(Spatial question items)

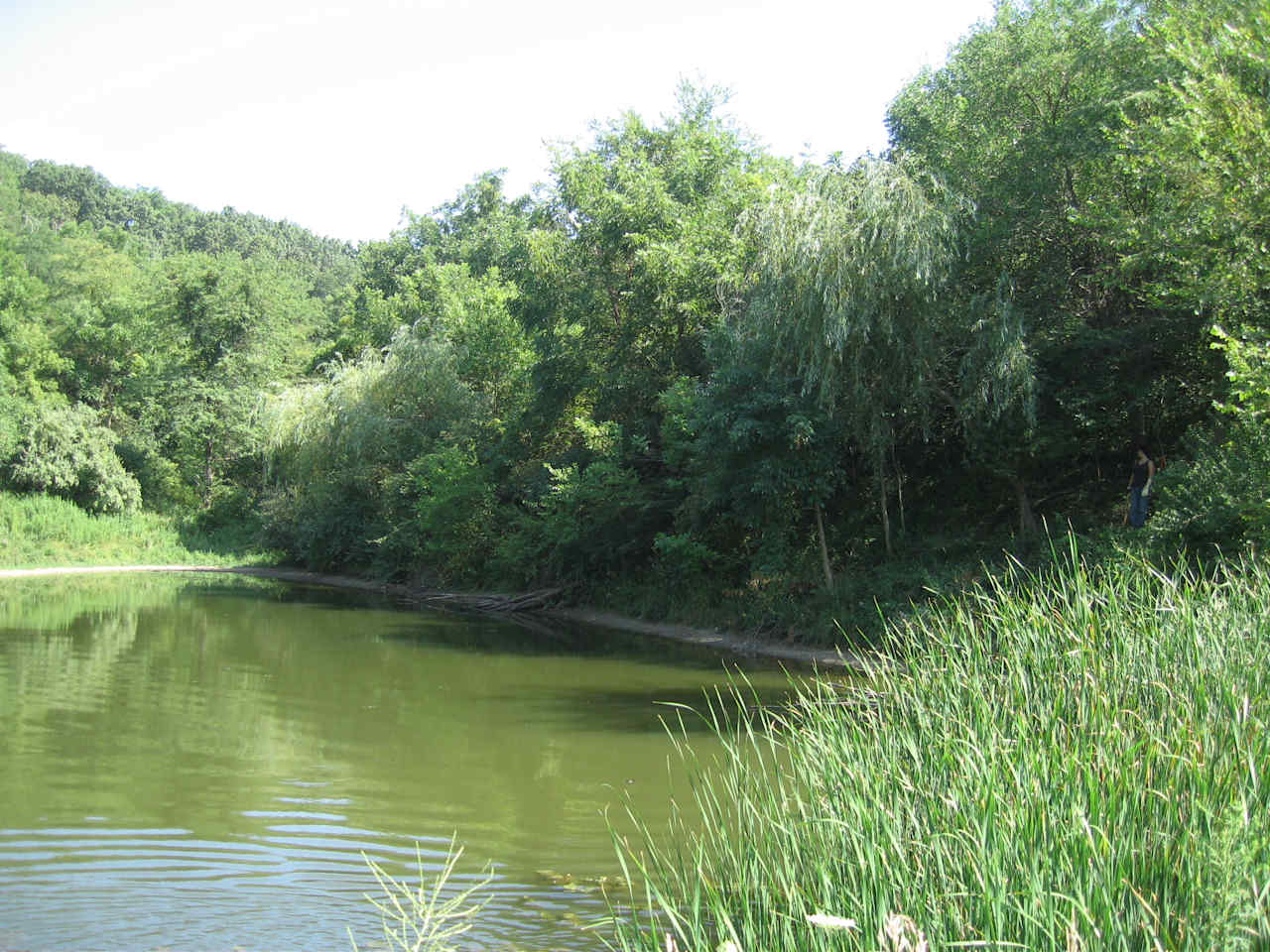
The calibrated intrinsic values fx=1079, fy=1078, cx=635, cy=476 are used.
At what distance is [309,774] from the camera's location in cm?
941

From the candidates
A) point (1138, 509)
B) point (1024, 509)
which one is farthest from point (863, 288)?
point (1138, 509)

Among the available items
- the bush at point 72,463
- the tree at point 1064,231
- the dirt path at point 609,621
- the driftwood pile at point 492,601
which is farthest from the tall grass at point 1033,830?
the bush at point 72,463

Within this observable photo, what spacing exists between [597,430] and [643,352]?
1.98 m

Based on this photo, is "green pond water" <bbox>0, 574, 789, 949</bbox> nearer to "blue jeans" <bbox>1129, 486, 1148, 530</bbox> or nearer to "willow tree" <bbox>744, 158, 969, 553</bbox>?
"willow tree" <bbox>744, 158, 969, 553</bbox>

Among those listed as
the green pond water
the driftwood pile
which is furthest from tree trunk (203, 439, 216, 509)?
the green pond water

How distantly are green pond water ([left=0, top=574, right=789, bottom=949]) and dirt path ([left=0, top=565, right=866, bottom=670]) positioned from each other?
85cm

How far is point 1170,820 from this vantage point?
3.34 metres

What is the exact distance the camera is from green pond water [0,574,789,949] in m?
5.97

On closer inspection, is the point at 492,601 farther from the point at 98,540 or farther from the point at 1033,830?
the point at 1033,830

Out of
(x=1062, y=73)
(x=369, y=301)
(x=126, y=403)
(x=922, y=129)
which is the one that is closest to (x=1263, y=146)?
(x=1062, y=73)

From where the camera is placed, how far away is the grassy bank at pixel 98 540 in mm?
32500

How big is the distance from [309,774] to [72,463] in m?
29.5

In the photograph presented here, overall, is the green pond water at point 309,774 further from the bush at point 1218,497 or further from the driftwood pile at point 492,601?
the driftwood pile at point 492,601

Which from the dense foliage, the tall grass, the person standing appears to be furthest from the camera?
the person standing
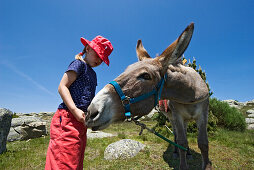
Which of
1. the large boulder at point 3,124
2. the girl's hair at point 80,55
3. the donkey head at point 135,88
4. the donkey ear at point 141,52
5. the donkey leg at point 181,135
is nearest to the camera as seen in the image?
the donkey head at point 135,88

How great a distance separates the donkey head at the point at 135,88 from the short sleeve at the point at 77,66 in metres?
0.58

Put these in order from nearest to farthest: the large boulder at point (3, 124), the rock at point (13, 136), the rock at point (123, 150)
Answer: the rock at point (123, 150) < the large boulder at point (3, 124) < the rock at point (13, 136)

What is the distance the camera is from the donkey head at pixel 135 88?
1.74 metres

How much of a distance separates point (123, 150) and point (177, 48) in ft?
13.8

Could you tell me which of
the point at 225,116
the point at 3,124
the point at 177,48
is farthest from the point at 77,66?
the point at 225,116

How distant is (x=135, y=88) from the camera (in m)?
2.01

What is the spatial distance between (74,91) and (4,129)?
7.13 meters

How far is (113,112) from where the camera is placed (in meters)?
1.86

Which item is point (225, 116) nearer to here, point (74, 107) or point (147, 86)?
point (147, 86)

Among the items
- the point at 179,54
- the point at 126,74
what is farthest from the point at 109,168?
the point at 179,54

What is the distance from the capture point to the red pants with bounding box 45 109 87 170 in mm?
1856

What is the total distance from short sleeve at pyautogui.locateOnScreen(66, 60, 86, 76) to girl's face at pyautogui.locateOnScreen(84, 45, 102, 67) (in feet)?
0.58

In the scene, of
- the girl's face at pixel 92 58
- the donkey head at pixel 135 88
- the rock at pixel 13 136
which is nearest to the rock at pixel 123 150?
the donkey head at pixel 135 88

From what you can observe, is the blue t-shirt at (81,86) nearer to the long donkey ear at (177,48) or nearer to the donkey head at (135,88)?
the donkey head at (135,88)
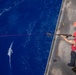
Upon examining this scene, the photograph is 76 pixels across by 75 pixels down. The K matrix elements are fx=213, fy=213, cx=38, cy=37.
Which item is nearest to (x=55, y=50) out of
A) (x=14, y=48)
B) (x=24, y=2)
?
(x=14, y=48)

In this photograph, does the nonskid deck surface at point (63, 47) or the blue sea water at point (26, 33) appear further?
the blue sea water at point (26, 33)

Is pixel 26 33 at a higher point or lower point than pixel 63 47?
higher

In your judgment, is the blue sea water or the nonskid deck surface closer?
the nonskid deck surface

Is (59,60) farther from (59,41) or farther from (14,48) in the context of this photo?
(14,48)

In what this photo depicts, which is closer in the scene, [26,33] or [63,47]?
[63,47]
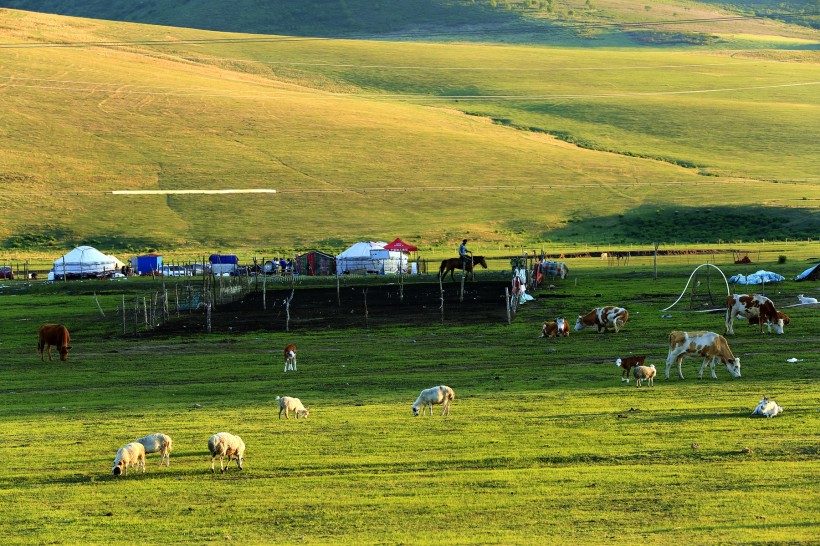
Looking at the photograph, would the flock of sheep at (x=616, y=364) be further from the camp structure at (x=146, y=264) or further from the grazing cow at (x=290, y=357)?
the camp structure at (x=146, y=264)

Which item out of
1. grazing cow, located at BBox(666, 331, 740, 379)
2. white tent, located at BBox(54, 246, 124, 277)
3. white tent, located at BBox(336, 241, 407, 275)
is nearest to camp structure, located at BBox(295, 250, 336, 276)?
white tent, located at BBox(336, 241, 407, 275)

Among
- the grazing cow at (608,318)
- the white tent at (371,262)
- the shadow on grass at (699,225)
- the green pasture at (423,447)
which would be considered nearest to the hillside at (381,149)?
the shadow on grass at (699,225)

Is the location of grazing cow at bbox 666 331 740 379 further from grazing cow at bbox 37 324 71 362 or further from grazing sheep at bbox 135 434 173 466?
grazing cow at bbox 37 324 71 362

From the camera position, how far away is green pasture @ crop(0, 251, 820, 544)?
1549cm

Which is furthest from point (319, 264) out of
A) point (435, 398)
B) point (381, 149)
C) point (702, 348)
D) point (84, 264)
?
point (435, 398)

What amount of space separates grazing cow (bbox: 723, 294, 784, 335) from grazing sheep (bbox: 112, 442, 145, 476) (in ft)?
78.3

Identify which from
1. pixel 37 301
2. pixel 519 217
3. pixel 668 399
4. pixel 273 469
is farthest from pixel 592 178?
pixel 273 469

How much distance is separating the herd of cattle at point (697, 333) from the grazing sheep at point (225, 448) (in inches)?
452

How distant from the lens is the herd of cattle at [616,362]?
1889cm

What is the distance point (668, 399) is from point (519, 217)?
83.0 meters

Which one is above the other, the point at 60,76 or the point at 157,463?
the point at 60,76

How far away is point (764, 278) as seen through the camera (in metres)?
56.2

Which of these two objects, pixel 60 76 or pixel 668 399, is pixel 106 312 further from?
pixel 60 76

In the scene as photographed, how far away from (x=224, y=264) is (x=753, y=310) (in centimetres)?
4677
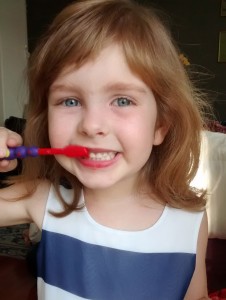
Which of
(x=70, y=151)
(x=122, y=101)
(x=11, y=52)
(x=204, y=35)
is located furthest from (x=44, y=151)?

▶ _Your task_:
Can you extract every one of the items above word for word, leaving out the pictures?

▶ _Solution_:
The calibrated intrinsic values fx=1079, fy=1078, cx=635, cy=476 are used.
At what distance is [309,774] from the camera's location in cm?
941

From the candidates
A) point (1138, 509)
B) point (1024, 509)
which one is farthest from point (863, 288)?
point (1138, 509)

Among the available items
- the bush at point 72,463
- the tree at point 1064,231
- the dirt path at point 609,621
- the driftwood pile at point 492,601
which is farthest from the tall grass at point 1033,830?
the bush at point 72,463

Within this observable photo, what spacing exists between [597,430] and [643,352]?
1.98 m

Based on this photo, is "green pond water" <bbox>0, 574, 789, 949</bbox> nearer to "blue jeans" <bbox>1129, 486, 1148, 530</bbox> or nearer to "willow tree" <bbox>744, 158, 969, 553</bbox>?
"willow tree" <bbox>744, 158, 969, 553</bbox>

Among those listed as
the green pond water
the driftwood pile
which is furthest from tree trunk (203, 439, 216, 509)?
the green pond water

How distantly are green pond water ([left=0, top=574, right=789, bottom=949]) and dirt path ([left=0, top=565, right=866, bottom=670]) positioned from each other?
85cm

How far is point 1170,820 from this vantage point?
3.34 metres

What is the exact distance the camera is from green pond water [0,574,789,949] in m?
5.97

On closer inspection, is the point at 492,601 farther from the point at 98,540 or farther from the point at 1033,830?
the point at 1033,830

Out of
(x=1062, y=73)
(x=369, y=301)
(x=126, y=403)
(x=922, y=129)
which is the one that is closest to (x=1263, y=146)?
(x=1062, y=73)

From where the camera is placed, how far away is the grassy bank at pixel 98 540 in mm?
32500

How big is the distance from [309,774] to [72,463] in m?
29.5

In the photograph presented here, overall, is the green pond water at point 309,774 further from the bush at point 1218,497 or further from the driftwood pile at point 492,601?
the driftwood pile at point 492,601

Which from the dense foliage, the tall grass, the person standing appears to be furthest from the camera?
the person standing
Which of
1. the large boulder at point 3,124
2. the girl's hair at point 80,55
3. the donkey head at point 135,88
4. the donkey ear at point 141,52
5. the donkey leg at point 181,135
is nearest to the camera as seen in the image?
the donkey head at point 135,88

How great a distance separates the donkey head at the point at 135,88 from the short sleeve at the point at 77,66 in metres?
0.58

Put these in order from nearest to farthest: the large boulder at point (3, 124), the rock at point (13, 136), the rock at point (123, 150)
Answer: the rock at point (123, 150) < the large boulder at point (3, 124) < the rock at point (13, 136)

What is the distance the camera is from the donkey head at pixel 135 88?
1.74 metres

How much of a distance separates point (123, 150) and point (177, 48) in ft?
13.8

Could you tell me which of
the point at 225,116
the point at 3,124
the point at 177,48
is farthest from the point at 77,66?
the point at 225,116

How distant is (x=135, y=88) from the camera (in m)?
2.01

What is the spatial distance between (74,91) and (4,129)?
7.13 meters

How far is (113,112) from where the camera is placed (in meters)?
1.86

Which item is point (225, 116) nearer to here, point (74, 107) or point (147, 86)?
point (147, 86)

Among the items
- the point at 179,54
- the point at 126,74
what is farthest from the point at 109,168?
the point at 179,54

What is the distance from the capture point to the red pants with bounding box 45 109 87 170 in mm?
1856

What is the total distance from short sleeve at pyautogui.locateOnScreen(66, 60, 86, 76) to girl's face at pyautogui.locateOnScreen(84, 45, 102, 67) (in feet)?
0.58

In the scene, of
- the girl's face at pixel 92 58
- the donkey head at pixel 135 88
- the rock at pixel 13 136
which is nearest to the rock at pixel 123 150?
the donkey head at pixel 135 88

From what you can observe, is the blue t-shirt at (81,86) nearer to the long donkey ear at (177,48) or nearer to the donkey head at (135,88)?
the donkey head at (135,88)
Upon examining this scene, the photograph is 76 pixels across by 75 pixels down. The K matrix elements are fx=213, fy=213, cx=38, cy=37.
Which item is nearest to (x=55, y=50) out of
A) (x=14, y=48)
B) (x=24, y=2)
?
(x=14, y=48)

In this photograph, does the nonskid deck surface at point (63, 47) or the blue sea water at point (26, 33) appear further?
the blue sea water at point (26, 33)

Is pixel 26 33 at a higher point or lower point than pixel 63 47?
higher

In your judgment, is the blue sea water or the nonskid deck surface closer?
the nonskid deck surface

Is (59,60) farther from (59,41) or farther from (14,48) in the context of this photo?
(14,48)

In what this photo depicts, which is closer in the scene, [26,33] or [63,47]?
[63,47]
Looking at the photograph, would the flock of sheep at (x=616, y=364) be further from the camp structure at (x=146, y=264) or further from the grazing cow at (x=290, y=357)?
the camp structure at (x=146, y=264)

Which item out of
1. grazing cow, located at BBox(666, 331, 740, 379)
2. white tent, located at BBox(54, 246, 124, 277)
3. white tent, located at BBox(336, 241, 407, 275)
is nearest to camp structure, located at BBox(295, 250, 336, 276)?
white tent, located at BBox(336, 241, 407, 275)

Among
- the grazing cow at (608,318)
- the white tent at (371,262)
- the shadow on grass at (699,225)
- the green pasture at (423,447)
which would be considered nearest to the hillside at (381,149)?
the shadow on grass at (699,225)

Is the location of grazing cow at bbox 666 331 740 379 further from grazing cow at bbox 37 324 71 362 or further from grazing sheep at bbox 135 434 173 466?
grazing cow at bbox 37 324 71 362

From the camera position, how far away is green pasture @ crop(0, 251, 820, 544)?
1549cm

Which is furthest from point (319, 264) out of
A) point (435, 398)
B) point (381, 149)
C) point (702, 348)
D) point (84, 264)
?
point (435, 398)

What amount of space separates grazing cow (bbox: 723, 294, 784, 335) from grazing sheep (bbox: 112, 442, 145, 476) (in ft)?
78.3

Identify which from
1. pixel 37 301
2. pixel 519 217
3. pixel 668 399
4. pixel 273 469
is farthest from pixel 592 178?
pixel 273 469

How much distance is separating the herd of cattle at point (697, 333) from the grazing sheep at point (225, 448) (in inches)?
452

How distant from the lens is the herd of cattle at [616,362]?
1889cm

What is the distance point (668, 399) is from point (519, 217)?
83.0 meters

Which one is above the other, the point at 60,76 or the point at 157,463?
the point at 60,76

How far away is point (764, 278) as seen through the camera (in metres)?
56.2

Which of these two objects, pixel 60 76 or pixel 668 399, is pixel 106 312 further from?
pixel 60 76

In the scene as photographed, how far away from (x=224, y=264) is (x=753, y=310) (in centimetres)?
4677
Which of
(x=70, y=151)
(x=122, y=101)
(x=11, y=52)
(x=204, y=35)
is located furthest from (x=44, y=151)?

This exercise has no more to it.